Drones For Roof Inspections

Drones For Roof Inspections

Roof condition inspections for large and complex structures can be expensive and risky. Regardless of this, developers and owners must still comply with the relevant building codes and regulations. Drone roof inspections are a great way to complete these quicker and safer.

Risks to the traditional roof inspection methods include collapsing sections of roof and falling off ladders or access equipment (especially when you are trying to take photos and notes as well as maintain your balance).

These risks can be eliminated by using drones for the roof inspections. Drones not only eliminates the working at heights risk, but they are also quicker, cheaper, and in my opinion provide a better output.

Unfortunately if there are repairs to be done on a roof, then a drone can not complete these (yet!). However, they are able to highlight areas that are likely to be damaged or dangerous before anyone steps foot on the roof, so any workers can take extra care in these areas.
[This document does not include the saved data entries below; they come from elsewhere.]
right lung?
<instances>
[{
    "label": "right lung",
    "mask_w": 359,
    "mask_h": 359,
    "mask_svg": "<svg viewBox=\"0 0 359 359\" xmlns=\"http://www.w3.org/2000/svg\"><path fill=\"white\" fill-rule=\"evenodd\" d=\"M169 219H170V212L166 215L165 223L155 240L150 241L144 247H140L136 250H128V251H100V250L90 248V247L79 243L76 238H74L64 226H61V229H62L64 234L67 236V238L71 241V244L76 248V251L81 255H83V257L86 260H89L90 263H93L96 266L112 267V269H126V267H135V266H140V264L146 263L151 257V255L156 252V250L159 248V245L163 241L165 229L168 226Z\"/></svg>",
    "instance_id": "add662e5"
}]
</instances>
Here are some of the main benefits of using drones for roof inspections:

1. Provides safe roof inspections

Complex designs, steep angles, damaged or weathered sections all create additional risks on a roof. Drone roof inspections eliminate these risks associated with working at heights.

Collecting data without adding any risk is one of the major benefits of using the drones to inspect commercial or residential roof structures.
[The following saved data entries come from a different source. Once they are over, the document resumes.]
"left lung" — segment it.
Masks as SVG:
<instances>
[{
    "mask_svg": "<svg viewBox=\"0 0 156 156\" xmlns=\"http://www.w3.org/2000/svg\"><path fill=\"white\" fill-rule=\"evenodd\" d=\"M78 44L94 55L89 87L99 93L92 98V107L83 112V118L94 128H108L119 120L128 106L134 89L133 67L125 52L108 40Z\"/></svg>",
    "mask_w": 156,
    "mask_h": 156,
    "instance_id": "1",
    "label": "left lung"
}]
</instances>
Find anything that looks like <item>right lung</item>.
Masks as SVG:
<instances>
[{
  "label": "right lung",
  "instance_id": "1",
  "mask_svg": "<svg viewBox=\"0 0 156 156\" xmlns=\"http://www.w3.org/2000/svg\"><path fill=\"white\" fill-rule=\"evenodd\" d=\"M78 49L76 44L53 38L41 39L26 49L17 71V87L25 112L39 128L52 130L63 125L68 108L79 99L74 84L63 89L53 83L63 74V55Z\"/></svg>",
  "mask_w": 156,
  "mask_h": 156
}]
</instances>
drone roof damage inspection
Damage can be inspected without anyone getting on a roof.

2. Drone technology help you to get the job done faster

A traditional roof inspection can take anywhere from a day to many weeks to complete, once you include the set up time of scaffolds, climbing ropes and anchors or elevated work platforms. It can take more than a day before anyone even makes it onto the roof!

Conversely, with a drone, the team can turn up on site and be underway within half an hour. Depending on the size of the roof, the inspection could be completed in under an hour. All the footage and images sent back to the office ready to be reviewed and compiled in a report.

We have completed drone roof inspections of industrial buildings in less than 2 hours from when we turn up to when we leave site.

3. Drone inspections provide better data

As an engineer, I am always looking for better data to make decisions with.

Using a drone for a roof inspection means that you can access almost any part of the roof, and once you are there you can take high definition images, video and even thermal inspections. All of this is recorded with time and location stamps, so if you repeat the inspections every couple of years you can create good trends of the roof condition. This can then be used to plan for maintenance and large cost repair projects (rather than having a catastrophic failure that you weren’t expecting).

The quality of the images provided are excellent, so any engineer or reviewer will have no problem seeing any issues.

drone overview image
From an overall zoomed out image
drone zoom image
To a detailed zoomed in shot of damaged areas.

4. Drone roof inspections are much cheaper

The time savings mentioned in the earlier point translate into significant cost savings.

No scaffold or EWP hire, no gear delivery or set up time and costs.

Instead of taking a couple of guys a number of days, the site inspection is complete in a matter of hours. Other than scaffolding, labour is almost always the next most expensive item.

5. Less interruption to building tenants

Whether you are managing a residential block of units, or a commercial building, there are likely tenants involved. Blocking off large sections of car park or access ways so that work platforms can be maneuvered around is a hassle that is not required when using drones.

Certainly, there may be areas that are excluded during the inspection, but this might be a matter of hours, not days. The risk of a tile coming off and falling on an employee is just not there when using drones.

With all of these benefits, there really is no reason not to start using drones for roof (and other hard to reach) inspections.